INSTRUCTION 1 –
Switch "Columbus Day" to "Indigenous Peoples Day" and write out the passage on recorded history starting with "Were statues and" and going on through "city of Edmonds.".

SELECTED EXTRACT –

We know history is a messy subject, especially in how it is recorded and retold and then sometimes co-opted for political reasons. Our perspectives can differ based on how we view history through our own filters of race, culture, education, personal experience and more.
Were statues and memorials to Confederate generals and politicians raised to honor Southern history and culture or as a veiled reminder to blacks and whites throughout the nation during the Jim Crow era as to how things were going to be, regardless of the Civil War’s outcome?
The divisions are as stark when when we consider Columbus Day and how some cities are reconsidering how to mark the holiday.
Edmonds is among the latest to reconsider how to observe Columbus Day. At its Sept. 19 meeting, the Edmonds City Council adopted a resolution, effective this year, declaring that the second Monday in October will be known as Indigenous Peoples Day in the city of Edmonds.

Entries on spatial positioning –
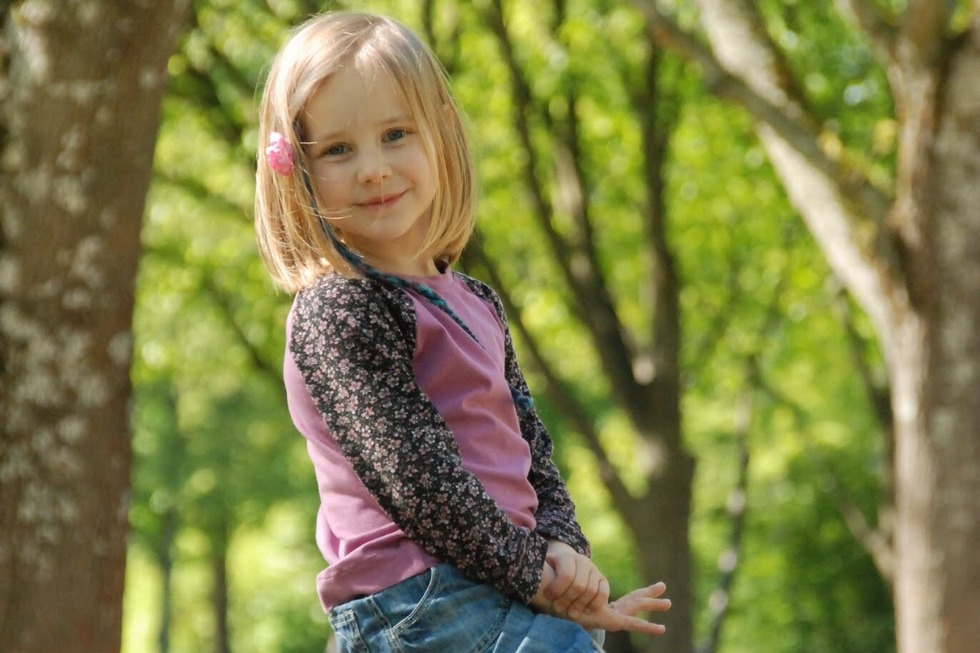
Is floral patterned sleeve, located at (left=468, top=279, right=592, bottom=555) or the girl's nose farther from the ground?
the girl's nose

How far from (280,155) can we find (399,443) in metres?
0.55

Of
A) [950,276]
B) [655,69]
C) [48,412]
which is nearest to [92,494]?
[48,412]

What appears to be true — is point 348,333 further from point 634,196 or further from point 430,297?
point 634,196

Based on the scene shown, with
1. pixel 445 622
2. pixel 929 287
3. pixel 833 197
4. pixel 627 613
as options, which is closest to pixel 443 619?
pixel 445 622

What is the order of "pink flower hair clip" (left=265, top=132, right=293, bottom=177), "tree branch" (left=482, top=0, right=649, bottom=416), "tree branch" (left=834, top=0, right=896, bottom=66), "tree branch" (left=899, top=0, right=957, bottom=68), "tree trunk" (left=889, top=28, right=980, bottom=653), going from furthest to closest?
1. "tree branch" (left=482, top=0, right=649, bottom=416)
2. "tree branch" (left=834, top=0, right=896, bottom=66)
3. "tree trunk" (left=889, top=28, right=980, bottom=653)
4. "tree branch" (left=899, top=0, right=957, bottom=68)
5. "pink flower hair clip" (left=265, top=132, right=293, bottom=177)

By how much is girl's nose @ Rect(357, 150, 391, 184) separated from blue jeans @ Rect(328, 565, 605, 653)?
650mm

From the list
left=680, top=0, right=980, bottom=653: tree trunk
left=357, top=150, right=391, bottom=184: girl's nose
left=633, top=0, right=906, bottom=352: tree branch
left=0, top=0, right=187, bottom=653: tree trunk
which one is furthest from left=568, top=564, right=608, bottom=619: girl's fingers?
left=633, top=0, right=906, bottom=352: tree branch

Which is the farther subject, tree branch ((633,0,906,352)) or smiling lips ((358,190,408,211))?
tree branch ((633,0,906,352))

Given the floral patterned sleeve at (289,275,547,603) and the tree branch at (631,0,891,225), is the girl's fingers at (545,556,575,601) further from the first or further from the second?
the tree branch at (631,0,891,225)

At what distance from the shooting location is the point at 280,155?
2.42 metres

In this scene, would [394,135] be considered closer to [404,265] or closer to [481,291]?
[404,265]

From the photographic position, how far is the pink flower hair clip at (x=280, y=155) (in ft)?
7.95

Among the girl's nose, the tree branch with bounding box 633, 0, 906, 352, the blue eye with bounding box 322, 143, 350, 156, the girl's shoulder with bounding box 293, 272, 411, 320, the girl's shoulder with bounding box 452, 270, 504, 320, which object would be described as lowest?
the tree branch with bounding box 633, 0, 906, 352

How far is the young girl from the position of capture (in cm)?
221
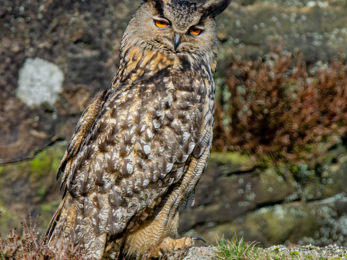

INSTRUCTION 2 –
Please list every line of the listing that contains the string "pixel", treating case as significant.

TASK SOLUTION 1 –
Were statues and memorials to Confederate generals and politicians raised to honor Southern history and culture or as a veiled reminder to blacks and whites throughout the nation during the Jim Crow era as to how things were going to be, regardless of the Civil War’s outcome?
The divisions are as stark when when we consider Indigenous Peoples Day and how some cities are reconsidering how to mark the holiday.
Edmonds is among the latest to reconsider how to observe Indigenous Peoples Day. At its Sept. 19 meeting, the Edmonds City Council adopted a resolution, effective this year, declaring that the second Monday in October will be known as Indigenous Peoples Day in the city of Edmonds.

TASK SOLUTION 2 –
1. pixel 445 622
2. pixel 929 287
3. pixel 833 197
4. pixel 627 613
as options, which is closest to pixel 443 619?
pixel 445 622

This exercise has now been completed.